--- Work to complete ---
Rewrite the records from the line containing "From the camera position, how" through the end, replacing "camera" with "viewer" and keeping everything else the same. Leave the pictures out of your answer.

--- Task material ---
● ● ●
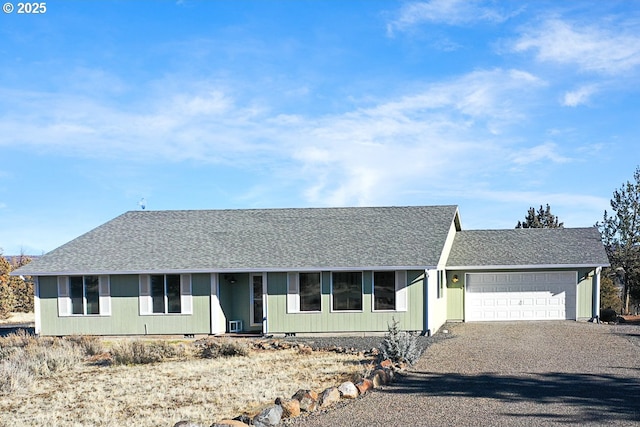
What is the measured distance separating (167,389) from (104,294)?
974cm

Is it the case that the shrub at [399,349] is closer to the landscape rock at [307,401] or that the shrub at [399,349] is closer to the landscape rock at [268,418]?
the landscape rock at [307,401]

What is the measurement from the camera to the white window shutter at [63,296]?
20.3 m

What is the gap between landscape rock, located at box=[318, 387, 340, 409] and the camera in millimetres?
9195

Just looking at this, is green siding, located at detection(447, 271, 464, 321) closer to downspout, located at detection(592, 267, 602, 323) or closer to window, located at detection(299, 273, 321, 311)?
downspout, located at detection(592, 267, 602, 323)

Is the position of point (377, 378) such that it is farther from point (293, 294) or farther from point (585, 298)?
point (585, 298)

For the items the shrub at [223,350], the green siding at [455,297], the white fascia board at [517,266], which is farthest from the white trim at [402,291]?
the shrub at [223,350]

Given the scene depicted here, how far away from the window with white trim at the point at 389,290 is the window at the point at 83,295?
879 cm

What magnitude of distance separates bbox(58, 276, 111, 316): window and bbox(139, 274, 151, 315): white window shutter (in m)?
1.09

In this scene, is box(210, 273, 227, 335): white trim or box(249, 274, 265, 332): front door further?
box(249, 274, 265, 332): front door

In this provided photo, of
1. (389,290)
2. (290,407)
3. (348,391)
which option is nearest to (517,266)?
(389,290)

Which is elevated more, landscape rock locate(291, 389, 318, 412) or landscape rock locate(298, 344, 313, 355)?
landscape rock locate(291, 389, 318, 412)

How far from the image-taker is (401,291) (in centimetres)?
1934

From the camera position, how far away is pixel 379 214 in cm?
2397

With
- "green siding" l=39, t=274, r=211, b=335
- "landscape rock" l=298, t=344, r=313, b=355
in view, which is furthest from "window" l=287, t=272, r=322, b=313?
"landscape rock" l=298, t=344, r=313, b=355
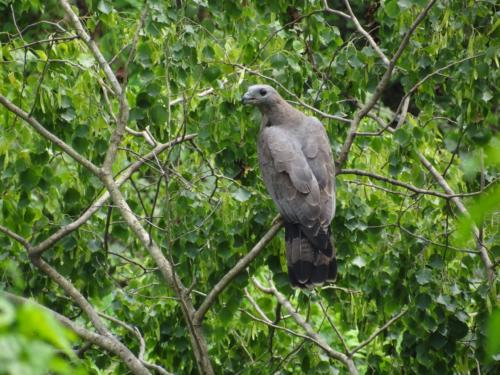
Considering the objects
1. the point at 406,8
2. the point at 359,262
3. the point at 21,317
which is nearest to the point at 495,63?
the point at 406,8

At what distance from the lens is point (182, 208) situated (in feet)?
13.3

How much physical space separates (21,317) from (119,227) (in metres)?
● ● ●
--- Solved problem ---
From the viewer position, how far away is pixel 379 214 in cm?
2397

With
- "green siding" l=39, t=274, r=211, b=335
- "landscape rock" l=298, t=344, r=313, b=355
in view, which is furthest from "window" l=287, t=272, r=322, b=313?
"landscape rock" l=298, t=344, r=313, b=355
Considering the objects
1. the point at 406,8
2. the point at 359,262
3. the point at 21,317
which is nearest to the point at 495,63?
the point at 406,8

At what distance from the lens is point (182, 208) situated (in feet)?
13.3

How much physical space separates (21,317) from (119,227) (in metres)?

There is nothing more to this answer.